## Data supplied
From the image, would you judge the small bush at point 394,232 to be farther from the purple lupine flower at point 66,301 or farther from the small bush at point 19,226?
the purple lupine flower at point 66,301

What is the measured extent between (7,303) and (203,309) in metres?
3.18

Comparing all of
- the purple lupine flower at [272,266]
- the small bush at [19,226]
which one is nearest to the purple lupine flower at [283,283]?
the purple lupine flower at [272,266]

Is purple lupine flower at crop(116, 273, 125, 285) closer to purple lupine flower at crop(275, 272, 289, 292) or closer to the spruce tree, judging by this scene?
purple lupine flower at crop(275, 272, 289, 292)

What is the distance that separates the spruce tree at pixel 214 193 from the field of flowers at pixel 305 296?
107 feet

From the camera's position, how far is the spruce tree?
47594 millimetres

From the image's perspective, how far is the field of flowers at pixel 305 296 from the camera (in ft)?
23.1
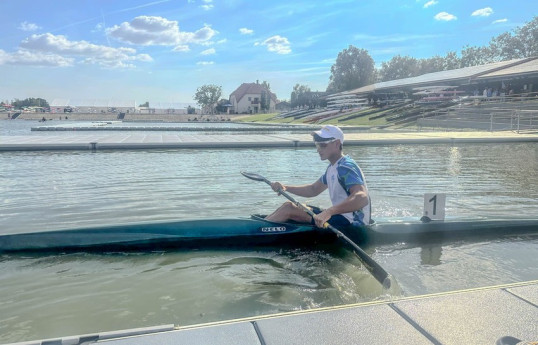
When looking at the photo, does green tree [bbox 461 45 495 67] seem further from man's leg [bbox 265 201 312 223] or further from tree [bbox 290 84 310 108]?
man's leg [bbox 265 201 312 223]

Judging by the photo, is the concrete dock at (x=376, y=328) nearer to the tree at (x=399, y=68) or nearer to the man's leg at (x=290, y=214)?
the man's leg at (x=290, y=214)

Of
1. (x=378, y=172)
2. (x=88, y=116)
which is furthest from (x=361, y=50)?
(x=378, y=172)

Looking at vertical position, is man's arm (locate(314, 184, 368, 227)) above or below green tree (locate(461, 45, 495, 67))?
below

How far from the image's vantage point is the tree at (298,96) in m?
79.6

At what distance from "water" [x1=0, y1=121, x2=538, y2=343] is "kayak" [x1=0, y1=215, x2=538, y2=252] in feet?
0.36

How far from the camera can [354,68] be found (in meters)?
75.1

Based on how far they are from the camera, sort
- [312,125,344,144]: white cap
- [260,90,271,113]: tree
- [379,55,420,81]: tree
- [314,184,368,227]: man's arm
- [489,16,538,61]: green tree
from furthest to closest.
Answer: [260,90,271,113]: tree
[379,55,420,81]: tree
[489,16,538,61]: green tree
[312,125,344,144]: white cap
[314,184,368,227]: man's arm

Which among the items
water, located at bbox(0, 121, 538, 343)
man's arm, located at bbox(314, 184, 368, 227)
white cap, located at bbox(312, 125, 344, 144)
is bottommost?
water, located at bbox(0, 121, 538, 343)

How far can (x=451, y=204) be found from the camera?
674 centimetres

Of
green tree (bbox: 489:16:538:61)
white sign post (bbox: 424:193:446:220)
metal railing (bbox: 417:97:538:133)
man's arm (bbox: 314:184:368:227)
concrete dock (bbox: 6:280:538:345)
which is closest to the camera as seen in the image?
concrete dock (bbox: 6:280:538:345)

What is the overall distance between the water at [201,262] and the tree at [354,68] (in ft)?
223

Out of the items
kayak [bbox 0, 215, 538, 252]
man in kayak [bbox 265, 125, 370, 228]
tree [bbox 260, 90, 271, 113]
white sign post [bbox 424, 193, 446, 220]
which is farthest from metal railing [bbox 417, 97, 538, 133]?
tree [bbox 260, 90, 271, 113]

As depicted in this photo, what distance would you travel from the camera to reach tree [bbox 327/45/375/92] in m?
74.2

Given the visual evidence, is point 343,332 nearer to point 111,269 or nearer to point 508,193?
point 111,269
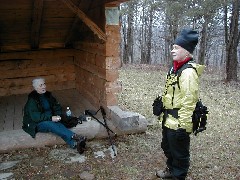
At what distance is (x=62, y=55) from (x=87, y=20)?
11.0ft

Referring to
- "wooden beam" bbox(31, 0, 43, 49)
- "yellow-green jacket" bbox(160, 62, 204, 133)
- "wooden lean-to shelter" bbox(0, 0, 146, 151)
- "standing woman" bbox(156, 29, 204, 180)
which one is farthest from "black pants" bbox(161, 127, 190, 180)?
"wooden beam" bbox(31, 0, 43, 49)

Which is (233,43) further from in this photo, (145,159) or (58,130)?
(58,130)

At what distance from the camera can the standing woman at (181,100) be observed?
3.49 metres

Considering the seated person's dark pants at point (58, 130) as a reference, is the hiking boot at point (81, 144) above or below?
below

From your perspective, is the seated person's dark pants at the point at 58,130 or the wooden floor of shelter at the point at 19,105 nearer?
the seated person's dark pants at the point at 58,130

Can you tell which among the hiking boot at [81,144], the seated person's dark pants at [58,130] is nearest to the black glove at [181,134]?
the hiking boot at [81,144]

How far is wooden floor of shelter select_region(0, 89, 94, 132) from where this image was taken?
6121 millimetres

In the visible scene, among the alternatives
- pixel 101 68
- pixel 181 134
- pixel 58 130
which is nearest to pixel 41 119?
pixel 58 130

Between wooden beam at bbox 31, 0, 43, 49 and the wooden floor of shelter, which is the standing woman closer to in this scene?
the wooden floor of shelter

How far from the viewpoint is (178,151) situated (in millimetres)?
3803

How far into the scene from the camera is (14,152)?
5.02m

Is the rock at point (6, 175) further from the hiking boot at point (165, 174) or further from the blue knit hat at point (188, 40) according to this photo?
the blue knit hat at point (188, 40)

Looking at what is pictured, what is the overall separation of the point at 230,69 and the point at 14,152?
9.82 m

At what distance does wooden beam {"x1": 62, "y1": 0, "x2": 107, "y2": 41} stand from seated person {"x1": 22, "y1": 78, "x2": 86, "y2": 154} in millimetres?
1360
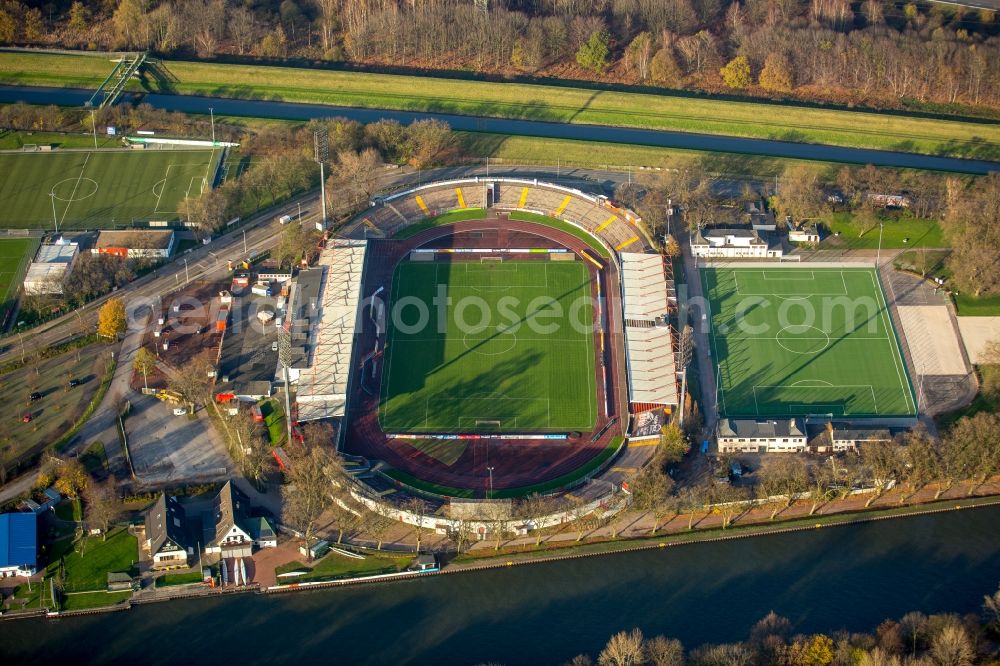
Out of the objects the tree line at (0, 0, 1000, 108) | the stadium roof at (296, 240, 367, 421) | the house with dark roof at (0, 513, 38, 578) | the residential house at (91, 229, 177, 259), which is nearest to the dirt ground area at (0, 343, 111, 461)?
the house with dark roof at (0, 513, 38, 578)

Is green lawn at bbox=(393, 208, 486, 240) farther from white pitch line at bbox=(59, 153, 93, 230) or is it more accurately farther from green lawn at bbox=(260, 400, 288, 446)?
white pitch line at bbox=(59, 153, 93, 230)

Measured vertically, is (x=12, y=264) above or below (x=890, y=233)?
above

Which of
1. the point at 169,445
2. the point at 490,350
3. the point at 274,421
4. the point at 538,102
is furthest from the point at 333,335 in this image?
the point at 538,102

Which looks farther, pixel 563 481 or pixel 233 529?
pixel 563 481

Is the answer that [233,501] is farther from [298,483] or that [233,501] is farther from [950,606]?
[950,606]

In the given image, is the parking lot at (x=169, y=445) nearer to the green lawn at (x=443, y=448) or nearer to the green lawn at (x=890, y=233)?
the green lawn at (x=443, y=448)

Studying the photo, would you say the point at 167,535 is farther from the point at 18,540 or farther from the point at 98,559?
the point at 18,540
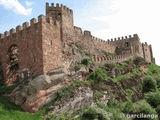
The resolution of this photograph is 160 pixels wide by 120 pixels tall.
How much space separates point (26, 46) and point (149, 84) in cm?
1821

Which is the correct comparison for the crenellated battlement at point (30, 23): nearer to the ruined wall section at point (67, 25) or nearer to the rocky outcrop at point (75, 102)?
the ruined wall section at point (67, 25)

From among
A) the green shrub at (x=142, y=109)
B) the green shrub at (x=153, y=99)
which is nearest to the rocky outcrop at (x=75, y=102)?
the green shrub at (x=142, y=109)

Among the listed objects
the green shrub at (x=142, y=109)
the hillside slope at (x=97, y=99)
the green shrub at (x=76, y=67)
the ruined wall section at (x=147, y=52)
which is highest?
the ruined wall section at (x=147, y=52)

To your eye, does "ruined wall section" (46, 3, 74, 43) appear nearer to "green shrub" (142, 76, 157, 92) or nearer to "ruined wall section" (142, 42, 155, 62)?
"green shrub" (142, 76, 157, 92)

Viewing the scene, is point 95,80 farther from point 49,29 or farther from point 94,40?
point 94,40

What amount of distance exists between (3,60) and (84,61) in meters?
11.2

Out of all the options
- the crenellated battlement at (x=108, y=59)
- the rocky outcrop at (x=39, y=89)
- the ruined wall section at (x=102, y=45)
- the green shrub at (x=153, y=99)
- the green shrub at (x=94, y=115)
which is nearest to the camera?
the green shrub at (x=94, y=115)

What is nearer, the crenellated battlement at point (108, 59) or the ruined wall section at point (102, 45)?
the crenellated battlement at point (108, 59)

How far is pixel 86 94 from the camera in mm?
20250

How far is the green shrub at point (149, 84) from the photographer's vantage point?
90.5 feet

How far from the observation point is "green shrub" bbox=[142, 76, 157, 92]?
2759cm

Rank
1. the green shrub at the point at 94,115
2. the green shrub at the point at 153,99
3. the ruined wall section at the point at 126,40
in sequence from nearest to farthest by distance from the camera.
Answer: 1. the green shrub at the point at 94,115
2. the green shrub at the point at 153,99
3. the ruined wall section at the point at 126,40

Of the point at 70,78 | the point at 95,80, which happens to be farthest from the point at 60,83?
the point at 95,80

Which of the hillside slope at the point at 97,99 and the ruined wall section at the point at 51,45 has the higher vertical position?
the ruined wall section at the point at 51,45
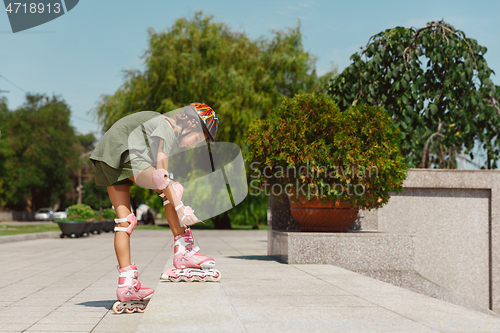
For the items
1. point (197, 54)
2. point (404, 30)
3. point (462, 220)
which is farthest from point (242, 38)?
point (462, 220)

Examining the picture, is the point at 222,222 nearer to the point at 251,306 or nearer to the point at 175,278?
the point at 175,278

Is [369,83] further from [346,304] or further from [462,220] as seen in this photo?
[346,304]

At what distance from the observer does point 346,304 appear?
9.94 feet

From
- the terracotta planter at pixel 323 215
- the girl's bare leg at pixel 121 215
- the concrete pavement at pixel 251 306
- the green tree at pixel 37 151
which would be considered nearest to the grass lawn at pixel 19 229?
the concrete pavement at pixel 251 306

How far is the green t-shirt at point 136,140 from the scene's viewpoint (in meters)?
3.32

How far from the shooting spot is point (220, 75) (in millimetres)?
21828

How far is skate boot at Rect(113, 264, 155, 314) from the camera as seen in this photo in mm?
3281

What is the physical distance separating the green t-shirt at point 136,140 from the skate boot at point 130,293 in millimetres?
777

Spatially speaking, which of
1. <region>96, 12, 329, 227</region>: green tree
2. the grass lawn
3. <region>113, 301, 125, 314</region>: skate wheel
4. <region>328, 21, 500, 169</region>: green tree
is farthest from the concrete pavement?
<region>96, 12, 329, 227</region>: green tree

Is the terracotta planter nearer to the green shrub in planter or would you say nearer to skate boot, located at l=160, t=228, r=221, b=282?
the green shrub in planter

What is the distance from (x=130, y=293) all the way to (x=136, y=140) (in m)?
1.12

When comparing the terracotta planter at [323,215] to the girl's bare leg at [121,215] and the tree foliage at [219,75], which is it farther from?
the tree foliage at [219,75]

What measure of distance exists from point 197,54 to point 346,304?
815 inches

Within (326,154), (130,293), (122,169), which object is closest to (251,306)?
(130,293)
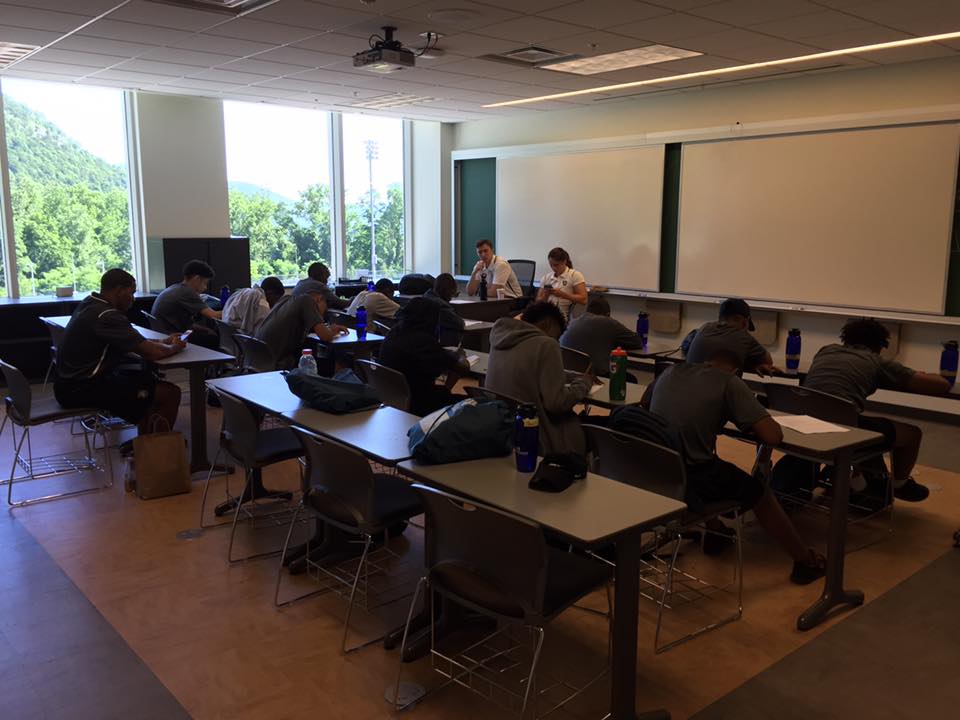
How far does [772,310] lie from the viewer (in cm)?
803

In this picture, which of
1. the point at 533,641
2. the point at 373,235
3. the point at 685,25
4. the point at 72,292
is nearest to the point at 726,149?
the point at 685,25

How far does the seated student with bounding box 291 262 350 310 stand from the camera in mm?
6921

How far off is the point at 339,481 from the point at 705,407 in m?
1.62

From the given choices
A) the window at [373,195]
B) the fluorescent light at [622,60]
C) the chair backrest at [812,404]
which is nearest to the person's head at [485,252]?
the fluorescent light at [622,60]

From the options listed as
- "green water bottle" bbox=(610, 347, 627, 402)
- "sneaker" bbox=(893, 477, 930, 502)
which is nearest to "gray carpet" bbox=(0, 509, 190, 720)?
"green water bottle" bbox=(610, 347, 627, 402)

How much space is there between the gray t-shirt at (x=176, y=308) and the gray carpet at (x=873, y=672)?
554 centimetres

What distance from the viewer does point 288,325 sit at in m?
6.10

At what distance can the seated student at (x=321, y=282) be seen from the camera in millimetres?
6921

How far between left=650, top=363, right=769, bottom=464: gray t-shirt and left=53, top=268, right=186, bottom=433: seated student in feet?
10.9

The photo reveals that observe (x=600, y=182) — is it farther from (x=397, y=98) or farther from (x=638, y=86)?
(x=397, y=98)

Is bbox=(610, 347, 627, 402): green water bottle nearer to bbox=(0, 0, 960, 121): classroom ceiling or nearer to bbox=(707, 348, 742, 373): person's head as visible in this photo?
bbox=(707, 348, 742, 373): person's head

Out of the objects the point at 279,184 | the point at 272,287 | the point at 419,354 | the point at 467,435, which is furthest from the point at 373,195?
the point at 467,435

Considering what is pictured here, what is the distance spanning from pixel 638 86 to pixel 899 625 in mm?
6157

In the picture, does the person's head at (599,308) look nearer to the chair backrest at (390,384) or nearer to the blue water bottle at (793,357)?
the blue water bottle at (793,357)
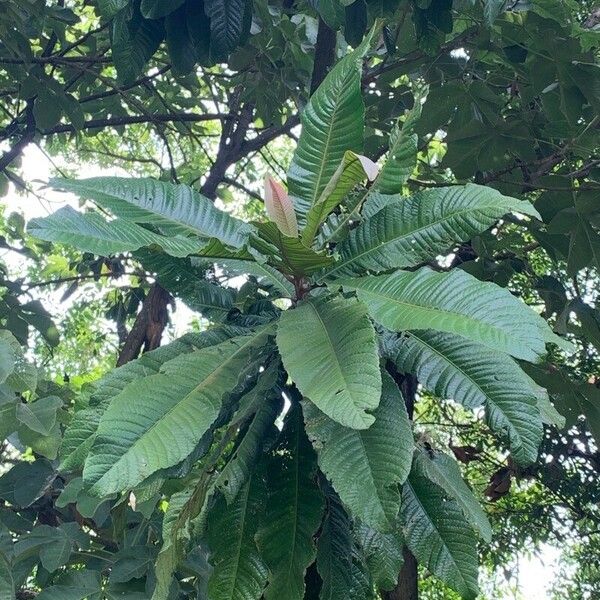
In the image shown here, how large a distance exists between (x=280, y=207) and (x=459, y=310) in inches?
12.1

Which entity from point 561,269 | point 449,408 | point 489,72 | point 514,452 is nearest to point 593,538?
point 449,408

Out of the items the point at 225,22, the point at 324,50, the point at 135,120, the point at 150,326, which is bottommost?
the point at 150,326

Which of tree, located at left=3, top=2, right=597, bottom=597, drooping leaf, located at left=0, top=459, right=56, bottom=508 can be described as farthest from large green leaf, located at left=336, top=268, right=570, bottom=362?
drooping leaf, located at left=0, top=459, right=56, bottom=508

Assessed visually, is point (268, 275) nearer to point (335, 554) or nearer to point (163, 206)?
point (163, 206)

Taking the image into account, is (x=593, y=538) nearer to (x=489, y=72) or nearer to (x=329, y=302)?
(x=489, y=72)

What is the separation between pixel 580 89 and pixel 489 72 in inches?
21.7

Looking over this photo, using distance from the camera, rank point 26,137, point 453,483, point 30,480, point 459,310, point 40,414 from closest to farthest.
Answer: point 459,310, point 453,483, point 40,414, point 30,480, point 26,137

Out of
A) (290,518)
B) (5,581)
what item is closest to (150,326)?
(5,581)

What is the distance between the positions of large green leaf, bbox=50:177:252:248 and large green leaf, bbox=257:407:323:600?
31 centimetres

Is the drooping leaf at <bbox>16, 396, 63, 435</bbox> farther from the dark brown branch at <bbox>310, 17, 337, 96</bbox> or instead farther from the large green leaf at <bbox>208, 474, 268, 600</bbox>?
the dark brown branch at <bbox>310, 17, 337, 96</bbox>

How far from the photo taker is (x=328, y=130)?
112 centimetres

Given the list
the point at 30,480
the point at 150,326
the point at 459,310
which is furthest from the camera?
the point at 150,326

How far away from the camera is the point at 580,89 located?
1999 mm

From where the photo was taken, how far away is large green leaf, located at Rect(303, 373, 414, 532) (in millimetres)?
885
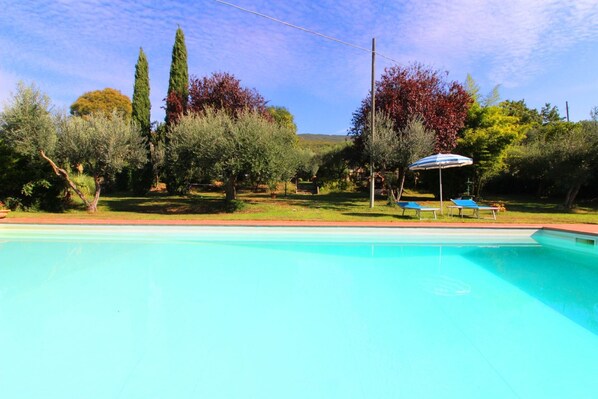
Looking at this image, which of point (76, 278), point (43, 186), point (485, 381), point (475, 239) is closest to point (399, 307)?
point (485, 381)

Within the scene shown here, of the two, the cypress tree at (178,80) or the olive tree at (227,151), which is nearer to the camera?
the olive tree at (227,151)

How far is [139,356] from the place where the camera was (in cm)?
350

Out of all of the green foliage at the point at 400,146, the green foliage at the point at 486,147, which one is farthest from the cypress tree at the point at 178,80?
the green foliage at the point at 486,147

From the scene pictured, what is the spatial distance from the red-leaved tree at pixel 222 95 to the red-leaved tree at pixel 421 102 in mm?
6300

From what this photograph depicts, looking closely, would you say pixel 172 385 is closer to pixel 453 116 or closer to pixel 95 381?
pixel 95 381

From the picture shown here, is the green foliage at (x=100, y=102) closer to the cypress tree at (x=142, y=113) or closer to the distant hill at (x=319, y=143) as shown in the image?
the distant hill at (x=319, y=143)

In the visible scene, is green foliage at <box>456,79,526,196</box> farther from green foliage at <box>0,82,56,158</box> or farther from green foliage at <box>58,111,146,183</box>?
green foliage at <box>0,82,56,158</box>

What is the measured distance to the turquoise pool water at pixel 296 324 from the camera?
3098 mm

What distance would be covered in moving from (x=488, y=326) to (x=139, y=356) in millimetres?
4120

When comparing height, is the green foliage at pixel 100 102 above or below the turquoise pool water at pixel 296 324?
above

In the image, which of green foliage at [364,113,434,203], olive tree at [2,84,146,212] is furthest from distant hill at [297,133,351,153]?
olive tree at [2,84,146,212]

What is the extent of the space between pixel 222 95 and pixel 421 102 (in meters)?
10.9

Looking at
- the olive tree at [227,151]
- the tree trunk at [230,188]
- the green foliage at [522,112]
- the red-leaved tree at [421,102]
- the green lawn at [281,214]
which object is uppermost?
the green foliage at [522,112]

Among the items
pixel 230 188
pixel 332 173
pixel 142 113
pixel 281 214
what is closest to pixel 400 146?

## Your task
Transcribe, word for word, every line from the one containing "In the visible scene, is" through the final line of the entries, and nothing else.

## Task solution
In the visible scene, is green foliage at <box>456,79,526,196</box> farther from green foliage at <box>0,82,56,158</box> or farther from green foliage at <box>58,111,146,183</box>?
green foliage at <box>0,82,56,158</box>

What is the measured distance to the turquoise pool water at pixel 296 324 from the camera?
3098 mm

What distance would be covered in moving from (x=488, y=326) to (x=139, y=356) in millimetres?
4120

When comparing height, is the green foliage at pixel 100 102 above or below the turquoise pool water at pixel 296 324?
above

In the image, which of green foliage at [364,113,434,203], olive tree at [2,84,146,212] is furthest from distant hill at [297,133,351,153]?
olive tree at [2,84,146,212]

What is the extent of the space between pixel 222 95 and pixel 421 102 (in meters)?
10.9

Looking at
- the olive tree at [227,151]
- the tree trunk at [230,188]
- the green foliage at [522,112]
- the red-leaved tree at [421,102]
- the green lawn at [281,214]
which object is uppermost?
the green foliage at [522,112]

Among the items
pixel 230 188
pixel 332 173
pixel 142 113
pixel 281 214
what is closest to pixel 400 146?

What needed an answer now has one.